Depuis le lancement de la série télévisée The Handmaid’s Tale en 2017, l’oeuvre originale écrite par Margaret Atwood a gagné en popularité. Pour le Ballet royal de Winnipeg, c’était l’occasion rêvée de remettre sa version dansée sur le devant de la scène. (1)

Par Manella VILA NOVA

La chorégraphe américaine Lila York était de passage à Winnipeg pour l’occasion. « Le livre The Handmaid’s Tale est sorti en 1985, et l’histoire était déjà pertinente. Quand je l’ai lu, j’ai été captivée. Les femmes vivent une vie normale, et tout d’un coup, elles découvrent qu’elles ne peuvent plus contrôler leur argent. Ça m’a terrifiée, parce que ça semble très plausible dans le contexte actuel. »

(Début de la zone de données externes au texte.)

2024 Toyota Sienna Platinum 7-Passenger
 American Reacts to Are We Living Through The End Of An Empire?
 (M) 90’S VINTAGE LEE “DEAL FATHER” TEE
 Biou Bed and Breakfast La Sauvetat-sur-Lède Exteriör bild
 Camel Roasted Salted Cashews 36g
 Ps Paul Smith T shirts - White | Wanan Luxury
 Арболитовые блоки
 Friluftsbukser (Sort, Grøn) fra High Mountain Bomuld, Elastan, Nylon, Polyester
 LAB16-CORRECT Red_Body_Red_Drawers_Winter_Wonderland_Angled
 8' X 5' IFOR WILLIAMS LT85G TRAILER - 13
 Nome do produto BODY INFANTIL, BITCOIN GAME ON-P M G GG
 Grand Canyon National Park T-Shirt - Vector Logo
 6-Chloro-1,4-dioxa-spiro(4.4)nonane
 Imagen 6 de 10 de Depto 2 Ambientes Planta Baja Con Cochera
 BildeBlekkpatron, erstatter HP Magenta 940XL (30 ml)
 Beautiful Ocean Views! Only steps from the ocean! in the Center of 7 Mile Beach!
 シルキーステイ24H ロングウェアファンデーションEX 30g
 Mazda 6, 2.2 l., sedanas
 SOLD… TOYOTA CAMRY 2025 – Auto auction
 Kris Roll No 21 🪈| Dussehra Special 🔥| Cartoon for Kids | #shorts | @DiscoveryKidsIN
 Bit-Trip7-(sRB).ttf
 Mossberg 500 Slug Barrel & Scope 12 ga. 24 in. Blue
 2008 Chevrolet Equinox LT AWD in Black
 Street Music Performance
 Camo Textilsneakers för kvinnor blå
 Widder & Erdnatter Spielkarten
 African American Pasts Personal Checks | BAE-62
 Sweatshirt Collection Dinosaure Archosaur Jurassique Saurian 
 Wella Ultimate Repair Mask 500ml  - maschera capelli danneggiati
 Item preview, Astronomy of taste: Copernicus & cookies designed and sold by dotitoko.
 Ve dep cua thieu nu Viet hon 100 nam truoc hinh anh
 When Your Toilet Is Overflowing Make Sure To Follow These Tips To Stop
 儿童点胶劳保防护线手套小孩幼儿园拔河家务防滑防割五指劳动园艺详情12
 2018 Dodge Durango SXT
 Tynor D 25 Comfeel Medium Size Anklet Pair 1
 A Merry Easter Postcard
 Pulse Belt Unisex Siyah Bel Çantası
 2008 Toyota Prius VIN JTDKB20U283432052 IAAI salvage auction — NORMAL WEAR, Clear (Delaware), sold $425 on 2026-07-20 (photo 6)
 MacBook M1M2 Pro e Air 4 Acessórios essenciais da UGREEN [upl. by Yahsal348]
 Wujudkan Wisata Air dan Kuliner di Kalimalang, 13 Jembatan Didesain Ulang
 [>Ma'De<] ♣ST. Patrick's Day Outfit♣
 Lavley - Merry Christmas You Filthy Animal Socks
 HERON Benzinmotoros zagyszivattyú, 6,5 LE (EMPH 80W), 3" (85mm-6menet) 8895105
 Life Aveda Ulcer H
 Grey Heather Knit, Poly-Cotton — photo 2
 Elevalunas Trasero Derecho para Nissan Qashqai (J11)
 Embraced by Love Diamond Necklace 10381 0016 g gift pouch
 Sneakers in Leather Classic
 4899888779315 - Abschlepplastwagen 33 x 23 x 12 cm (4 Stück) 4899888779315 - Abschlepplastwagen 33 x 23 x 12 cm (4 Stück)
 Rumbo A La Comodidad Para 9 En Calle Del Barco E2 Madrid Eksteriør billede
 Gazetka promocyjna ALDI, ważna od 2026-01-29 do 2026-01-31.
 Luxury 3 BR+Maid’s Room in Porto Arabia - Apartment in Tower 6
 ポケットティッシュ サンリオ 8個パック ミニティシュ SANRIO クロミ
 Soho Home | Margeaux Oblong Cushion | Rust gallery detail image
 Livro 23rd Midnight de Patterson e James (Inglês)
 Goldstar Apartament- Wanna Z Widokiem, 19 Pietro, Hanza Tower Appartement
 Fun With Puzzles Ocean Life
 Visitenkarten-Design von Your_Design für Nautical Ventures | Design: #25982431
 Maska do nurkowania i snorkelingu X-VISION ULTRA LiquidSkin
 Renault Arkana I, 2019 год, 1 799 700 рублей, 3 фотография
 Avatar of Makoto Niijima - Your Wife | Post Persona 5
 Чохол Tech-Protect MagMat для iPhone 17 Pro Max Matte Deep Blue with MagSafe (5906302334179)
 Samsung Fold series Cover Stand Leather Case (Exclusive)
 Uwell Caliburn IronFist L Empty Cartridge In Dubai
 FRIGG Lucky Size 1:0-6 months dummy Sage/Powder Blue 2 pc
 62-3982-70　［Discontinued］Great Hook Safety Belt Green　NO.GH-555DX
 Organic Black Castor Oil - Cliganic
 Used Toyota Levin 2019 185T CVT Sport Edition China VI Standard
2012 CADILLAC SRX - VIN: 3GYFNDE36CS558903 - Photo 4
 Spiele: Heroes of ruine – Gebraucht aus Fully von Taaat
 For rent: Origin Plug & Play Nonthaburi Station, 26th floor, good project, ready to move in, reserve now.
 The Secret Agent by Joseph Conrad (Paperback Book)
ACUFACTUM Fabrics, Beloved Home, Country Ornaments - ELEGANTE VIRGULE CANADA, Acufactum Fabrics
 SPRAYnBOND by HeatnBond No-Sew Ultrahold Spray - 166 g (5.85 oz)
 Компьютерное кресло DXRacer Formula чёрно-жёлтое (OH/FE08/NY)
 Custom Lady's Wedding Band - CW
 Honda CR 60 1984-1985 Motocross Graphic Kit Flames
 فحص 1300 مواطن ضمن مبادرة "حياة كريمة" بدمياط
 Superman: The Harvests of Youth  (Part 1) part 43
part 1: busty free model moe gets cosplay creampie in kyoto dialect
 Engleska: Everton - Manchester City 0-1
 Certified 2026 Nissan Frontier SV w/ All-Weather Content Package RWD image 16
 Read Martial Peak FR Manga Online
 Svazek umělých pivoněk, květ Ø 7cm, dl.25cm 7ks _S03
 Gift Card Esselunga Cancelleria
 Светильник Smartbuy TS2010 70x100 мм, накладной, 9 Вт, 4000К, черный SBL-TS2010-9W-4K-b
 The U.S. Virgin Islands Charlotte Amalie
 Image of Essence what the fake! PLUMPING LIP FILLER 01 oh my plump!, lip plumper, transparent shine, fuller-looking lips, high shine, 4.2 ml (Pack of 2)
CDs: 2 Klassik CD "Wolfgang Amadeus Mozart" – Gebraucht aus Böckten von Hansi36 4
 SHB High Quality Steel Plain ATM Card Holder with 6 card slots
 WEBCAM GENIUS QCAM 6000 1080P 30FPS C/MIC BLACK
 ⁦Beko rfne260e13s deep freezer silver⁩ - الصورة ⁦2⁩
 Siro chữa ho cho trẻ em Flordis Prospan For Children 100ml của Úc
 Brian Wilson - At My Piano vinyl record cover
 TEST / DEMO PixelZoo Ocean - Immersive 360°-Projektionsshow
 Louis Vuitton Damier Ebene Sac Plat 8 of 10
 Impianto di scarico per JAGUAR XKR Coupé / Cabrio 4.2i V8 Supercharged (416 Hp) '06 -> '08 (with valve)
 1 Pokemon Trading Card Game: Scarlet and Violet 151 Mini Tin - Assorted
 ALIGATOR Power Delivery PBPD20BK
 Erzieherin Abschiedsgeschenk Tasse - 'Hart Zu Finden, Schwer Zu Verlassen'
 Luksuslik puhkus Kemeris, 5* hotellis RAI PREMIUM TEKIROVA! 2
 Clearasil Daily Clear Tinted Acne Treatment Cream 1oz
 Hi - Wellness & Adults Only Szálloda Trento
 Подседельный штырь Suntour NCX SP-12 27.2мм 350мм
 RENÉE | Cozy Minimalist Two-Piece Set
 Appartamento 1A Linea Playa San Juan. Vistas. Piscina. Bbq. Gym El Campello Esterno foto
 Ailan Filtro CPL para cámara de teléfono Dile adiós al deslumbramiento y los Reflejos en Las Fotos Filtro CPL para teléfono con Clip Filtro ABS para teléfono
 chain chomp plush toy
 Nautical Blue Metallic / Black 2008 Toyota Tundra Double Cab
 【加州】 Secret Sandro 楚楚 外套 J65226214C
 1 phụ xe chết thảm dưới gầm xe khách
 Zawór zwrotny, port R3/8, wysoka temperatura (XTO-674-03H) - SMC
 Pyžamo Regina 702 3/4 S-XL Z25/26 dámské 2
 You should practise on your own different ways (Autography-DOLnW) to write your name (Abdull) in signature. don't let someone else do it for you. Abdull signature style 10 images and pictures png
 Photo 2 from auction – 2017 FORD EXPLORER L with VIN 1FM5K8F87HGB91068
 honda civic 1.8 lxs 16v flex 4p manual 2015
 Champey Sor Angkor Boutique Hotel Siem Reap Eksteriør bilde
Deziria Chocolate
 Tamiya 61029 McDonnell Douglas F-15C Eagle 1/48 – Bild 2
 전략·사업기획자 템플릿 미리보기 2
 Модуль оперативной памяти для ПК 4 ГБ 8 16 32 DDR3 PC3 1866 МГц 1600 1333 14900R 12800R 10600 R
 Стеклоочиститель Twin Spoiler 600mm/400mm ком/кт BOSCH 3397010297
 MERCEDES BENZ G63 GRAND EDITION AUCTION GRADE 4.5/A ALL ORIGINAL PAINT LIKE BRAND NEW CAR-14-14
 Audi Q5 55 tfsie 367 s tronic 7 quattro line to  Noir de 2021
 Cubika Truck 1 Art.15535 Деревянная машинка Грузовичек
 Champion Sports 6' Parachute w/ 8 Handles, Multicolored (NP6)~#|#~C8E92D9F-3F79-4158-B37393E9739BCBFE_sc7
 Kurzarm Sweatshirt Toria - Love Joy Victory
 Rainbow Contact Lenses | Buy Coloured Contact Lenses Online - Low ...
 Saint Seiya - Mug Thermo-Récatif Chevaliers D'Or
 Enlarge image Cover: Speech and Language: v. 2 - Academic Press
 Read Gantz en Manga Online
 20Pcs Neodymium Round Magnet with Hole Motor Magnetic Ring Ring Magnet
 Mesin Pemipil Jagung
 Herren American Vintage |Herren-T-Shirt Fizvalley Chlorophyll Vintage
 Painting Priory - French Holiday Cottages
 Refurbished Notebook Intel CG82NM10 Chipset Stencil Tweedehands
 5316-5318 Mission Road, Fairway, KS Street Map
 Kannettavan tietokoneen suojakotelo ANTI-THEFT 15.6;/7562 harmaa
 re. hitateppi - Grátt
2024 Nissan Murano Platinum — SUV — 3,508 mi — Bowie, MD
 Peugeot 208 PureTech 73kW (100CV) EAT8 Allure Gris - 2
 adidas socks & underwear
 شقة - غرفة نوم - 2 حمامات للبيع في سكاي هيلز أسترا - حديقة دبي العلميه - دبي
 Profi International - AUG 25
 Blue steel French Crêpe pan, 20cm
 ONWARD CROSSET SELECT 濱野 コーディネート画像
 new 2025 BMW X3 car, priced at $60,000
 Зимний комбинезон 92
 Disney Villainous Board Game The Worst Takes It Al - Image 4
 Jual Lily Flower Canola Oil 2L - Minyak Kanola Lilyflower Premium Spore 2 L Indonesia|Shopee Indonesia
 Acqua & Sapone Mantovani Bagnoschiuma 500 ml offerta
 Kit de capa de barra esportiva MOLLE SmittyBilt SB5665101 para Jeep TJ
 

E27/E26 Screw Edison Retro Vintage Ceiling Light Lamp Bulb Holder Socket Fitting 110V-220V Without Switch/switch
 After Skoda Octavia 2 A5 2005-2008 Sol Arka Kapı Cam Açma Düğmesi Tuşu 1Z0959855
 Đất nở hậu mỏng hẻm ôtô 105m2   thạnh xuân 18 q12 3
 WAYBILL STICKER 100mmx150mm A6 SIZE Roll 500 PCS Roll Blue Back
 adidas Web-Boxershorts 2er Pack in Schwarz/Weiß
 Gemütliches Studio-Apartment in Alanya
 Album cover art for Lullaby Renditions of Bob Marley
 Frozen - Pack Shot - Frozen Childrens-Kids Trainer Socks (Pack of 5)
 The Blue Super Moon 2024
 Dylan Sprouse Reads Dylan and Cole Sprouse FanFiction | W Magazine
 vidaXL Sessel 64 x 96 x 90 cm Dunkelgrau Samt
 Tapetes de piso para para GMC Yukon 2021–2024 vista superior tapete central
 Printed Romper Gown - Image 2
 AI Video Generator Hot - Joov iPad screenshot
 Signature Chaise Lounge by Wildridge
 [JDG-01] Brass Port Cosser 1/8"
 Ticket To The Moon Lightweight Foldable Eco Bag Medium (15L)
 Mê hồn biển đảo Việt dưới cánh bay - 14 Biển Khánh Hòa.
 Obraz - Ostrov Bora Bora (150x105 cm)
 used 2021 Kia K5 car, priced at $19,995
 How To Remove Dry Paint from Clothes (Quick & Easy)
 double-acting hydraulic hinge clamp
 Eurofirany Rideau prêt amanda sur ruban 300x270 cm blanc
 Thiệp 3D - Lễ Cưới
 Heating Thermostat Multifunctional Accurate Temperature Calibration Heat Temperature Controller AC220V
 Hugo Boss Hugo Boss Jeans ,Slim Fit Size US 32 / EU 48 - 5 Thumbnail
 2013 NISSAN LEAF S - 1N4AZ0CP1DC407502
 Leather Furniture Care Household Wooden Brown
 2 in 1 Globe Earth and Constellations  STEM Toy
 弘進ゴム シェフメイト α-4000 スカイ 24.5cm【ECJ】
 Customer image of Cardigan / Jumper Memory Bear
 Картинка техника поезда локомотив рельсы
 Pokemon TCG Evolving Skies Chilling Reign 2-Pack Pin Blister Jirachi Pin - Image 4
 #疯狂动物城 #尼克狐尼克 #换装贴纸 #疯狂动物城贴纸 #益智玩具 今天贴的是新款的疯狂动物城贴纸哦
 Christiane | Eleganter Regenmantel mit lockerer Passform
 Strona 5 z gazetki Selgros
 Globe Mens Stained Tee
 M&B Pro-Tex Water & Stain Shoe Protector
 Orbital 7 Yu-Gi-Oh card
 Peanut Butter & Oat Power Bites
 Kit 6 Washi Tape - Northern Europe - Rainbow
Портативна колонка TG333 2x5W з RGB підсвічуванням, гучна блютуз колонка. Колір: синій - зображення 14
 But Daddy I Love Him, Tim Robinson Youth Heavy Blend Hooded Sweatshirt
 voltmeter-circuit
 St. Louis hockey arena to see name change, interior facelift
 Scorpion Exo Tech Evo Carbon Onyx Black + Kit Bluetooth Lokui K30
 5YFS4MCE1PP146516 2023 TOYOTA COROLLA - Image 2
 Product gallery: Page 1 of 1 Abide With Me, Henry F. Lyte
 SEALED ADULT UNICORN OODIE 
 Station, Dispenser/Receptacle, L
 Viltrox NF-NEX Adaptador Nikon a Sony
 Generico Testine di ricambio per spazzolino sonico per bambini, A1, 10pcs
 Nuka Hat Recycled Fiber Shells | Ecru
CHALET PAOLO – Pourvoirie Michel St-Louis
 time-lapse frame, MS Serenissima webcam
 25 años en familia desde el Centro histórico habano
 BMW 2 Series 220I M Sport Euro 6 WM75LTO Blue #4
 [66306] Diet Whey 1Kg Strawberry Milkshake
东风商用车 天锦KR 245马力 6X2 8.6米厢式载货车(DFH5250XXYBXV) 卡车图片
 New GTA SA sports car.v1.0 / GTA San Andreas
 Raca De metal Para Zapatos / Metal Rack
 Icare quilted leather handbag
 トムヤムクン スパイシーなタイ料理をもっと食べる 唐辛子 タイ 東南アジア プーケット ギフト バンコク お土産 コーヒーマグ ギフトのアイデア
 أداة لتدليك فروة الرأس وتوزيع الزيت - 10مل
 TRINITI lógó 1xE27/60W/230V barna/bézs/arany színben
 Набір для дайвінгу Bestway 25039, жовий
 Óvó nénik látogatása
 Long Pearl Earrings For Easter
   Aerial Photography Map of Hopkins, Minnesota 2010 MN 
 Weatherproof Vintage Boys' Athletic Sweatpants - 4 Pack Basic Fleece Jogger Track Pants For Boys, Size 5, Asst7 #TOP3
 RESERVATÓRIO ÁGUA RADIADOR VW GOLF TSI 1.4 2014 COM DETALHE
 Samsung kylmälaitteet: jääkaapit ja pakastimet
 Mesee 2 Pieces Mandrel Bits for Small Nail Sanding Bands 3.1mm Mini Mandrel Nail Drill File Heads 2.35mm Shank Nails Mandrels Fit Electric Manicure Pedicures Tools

Elle a donc décidé de développer un ballet autour du thème. « Quand j’ai créé ce spectacle pour le Ballet royal de Winnipeg, le roman n’était plus si populaire, et je voulais que le public s’intéresse de nouveau à cette histoire. Mais il y a tellement de détails et de subtilités dans le roman. Je n’ai pas pu tout intégrer, mais l’essentiel y est. C’est une histoire d’action, donc transposable en mouvements. »

L’une des parties les plus difficiles de la création pour Lila York était de transmettre l’idée de la lecture interdite. « Le fait que les femmes soient cloîtrées à la maison comme épouses, mères ou servantes et n’aient plus le droit de lire, d’être éduquées ou de prendre des décisions par elles-mêmes était très important pour Margaret Atwood. Dans le roman, le Commander séduit Offred, le personnage principal, en jouant au Scrabble. J’ai transformé ce moment en un passage où le Commander la tente en lui proposant un livre et une valse. »

Quand Lila York a présenté son travail à Winnipeg pour la première fois en 2013, la réception a été mitigée. « Les critiques ont été durs. Le public, lui, était en larmes à la fin. Sur le coup, je n’ai pas compris pourquoi. Puis on m’a expliqué que c’était le sentiment de libération après toute la tension du ballet. Le final de la pièce est fort, rapide, violent, et je ne voulais pas que le public parte sur cette note de tension. Je voulais de la paix et de l’espoir. »

La chorégraphe était émue par ces réactions. « Pour moi, c’est gratifiant. Comme artiste, on espère que le public sera touché par notre oeuvre. De nos jours, tout le monde a beaucoup plus conscience de ce qui se passe aux États-Unis. L’histoire de The Handmaid’s Tale devient de plus en plus pertinente dans nos vies. Et la série télévisée, que je trouve excellente, a permis de conscientiser un public plus large. »

Lila York soutient que ce type d’oeuvre « a le pouvoir de changer les choses. Je ne sais pas à quel point on peut provoquer du changement. Je vois plus de résistance, mais jusqu’à maintenant, il y a eu peu de résultats. L’internet est contrôlé par quatre multinationales, et la censure devient intense. Or, ce n’est pas censé arriver dans un pays qui garantit la liberté de la presse. Mais je pense qu’en travaillant tous ensemble, on pourra avoir un impact positif. »

(1) The Handmaid’s Tale, basé sur le roman de Margaret Atwood, à la Salle du centenaire du 10 au 14 octobre.